═════ Quoted text

Re: [LAD] Paul's Extreme Sound Stretch

From: Robin Gareus <robin@email-addr-hidden>
Date: Thu Sep 30 2010 - 22:23:08 EEST

On 09/30/10 20:49, Philipp Überbacher wrote:
> Excerpts from fons's message of 2010-09-30 14:29:01 +0200:
>> On Thu, Sep 30, 2010 at 01:53:44PM +0200, Robin Gareus wrote:
>>
>>>> Q: Can anyone explain the FFT in simple terms ?
>>>> A. No.
>>>
>>> LOL.
>>>
>>> basically, Fourier proved that any signal can be represented a sum of
>>> sine-waves.
>>>
>>> (well, that's not entirely true: it needs to be a periodic signal, but
>>> the period length can approach infinity...)
>>>
>>> FFT is "just" the implementation of that theorem (or Principle?!)
>>
>> The original Fourier Transform as invented by the smart French
>> guy of the same name does operate on continuous (as opposed to
>> sampled) data from -inf to +inf. The 'spectrum' interpretation
>> came later. It was originally a mathematical tool used to find
>> integrals of functions that would be impossible to integrate in
>> closed form, and Fourier himself used it to study the propagation
>> of heat in solids.

Thanks a lot for this comprehensive history lesson.

Back when I was introduced to FT in some Physics lecture I was happy
that I was able to use it and completely forgot to check the history :)

══════════
═════ Data rows

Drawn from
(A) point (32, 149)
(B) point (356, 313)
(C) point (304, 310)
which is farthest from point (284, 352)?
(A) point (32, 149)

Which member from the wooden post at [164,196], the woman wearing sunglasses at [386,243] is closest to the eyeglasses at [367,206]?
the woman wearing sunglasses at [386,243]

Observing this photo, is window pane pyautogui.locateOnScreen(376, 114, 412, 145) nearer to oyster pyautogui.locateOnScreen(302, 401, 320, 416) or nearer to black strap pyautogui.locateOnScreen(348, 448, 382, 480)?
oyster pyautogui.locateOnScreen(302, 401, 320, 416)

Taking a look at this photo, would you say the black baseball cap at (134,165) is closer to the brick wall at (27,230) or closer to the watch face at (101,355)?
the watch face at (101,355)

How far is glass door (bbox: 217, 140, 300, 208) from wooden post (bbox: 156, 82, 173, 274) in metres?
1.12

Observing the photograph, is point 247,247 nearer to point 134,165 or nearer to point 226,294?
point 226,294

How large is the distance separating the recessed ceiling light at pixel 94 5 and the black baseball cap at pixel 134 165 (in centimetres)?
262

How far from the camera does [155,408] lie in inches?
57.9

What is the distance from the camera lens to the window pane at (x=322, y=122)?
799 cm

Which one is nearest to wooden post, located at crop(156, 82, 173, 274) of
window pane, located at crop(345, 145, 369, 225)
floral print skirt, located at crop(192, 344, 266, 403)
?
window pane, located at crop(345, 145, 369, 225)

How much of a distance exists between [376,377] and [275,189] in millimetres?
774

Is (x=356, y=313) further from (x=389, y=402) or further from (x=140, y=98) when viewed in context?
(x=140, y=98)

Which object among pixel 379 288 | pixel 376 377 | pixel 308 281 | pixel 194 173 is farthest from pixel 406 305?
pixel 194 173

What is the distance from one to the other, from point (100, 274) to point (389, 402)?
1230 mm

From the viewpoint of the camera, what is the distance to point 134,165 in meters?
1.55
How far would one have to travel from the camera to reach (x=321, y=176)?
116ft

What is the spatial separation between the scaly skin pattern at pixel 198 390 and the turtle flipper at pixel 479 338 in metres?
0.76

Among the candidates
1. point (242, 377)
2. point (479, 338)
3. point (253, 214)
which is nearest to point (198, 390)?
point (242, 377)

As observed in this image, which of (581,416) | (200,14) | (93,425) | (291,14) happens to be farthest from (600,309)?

══════════

● **Required task A**:
Answer these from the mailing-list message:
(i) On what date and at what time was the message sent?
(ii) What did Fourier himself use the transform to study?
(iii) In what setting was the writer of the last two paragraphs introduced to FT?
● **Required task B**:
List every time of day that appears in the mailing-list message, with its date as given alongside it.
The rows are separate material and have no connection to the mailing-list message.

● **Expected answer A**:
(i) Thu Sep 30 2010, 22:23:08 EEST
(ii) The propagation of heat in solids
(iii) A Physics lecture

● **Expected answer B**:
- Thu Sep 30 2010 - 22:23:08 EEST
- 09/30/10 20:49
- 2010-09-30 14:29:01 +0200
- Thu Sep 30, 2010 at 01:53:44PM +0200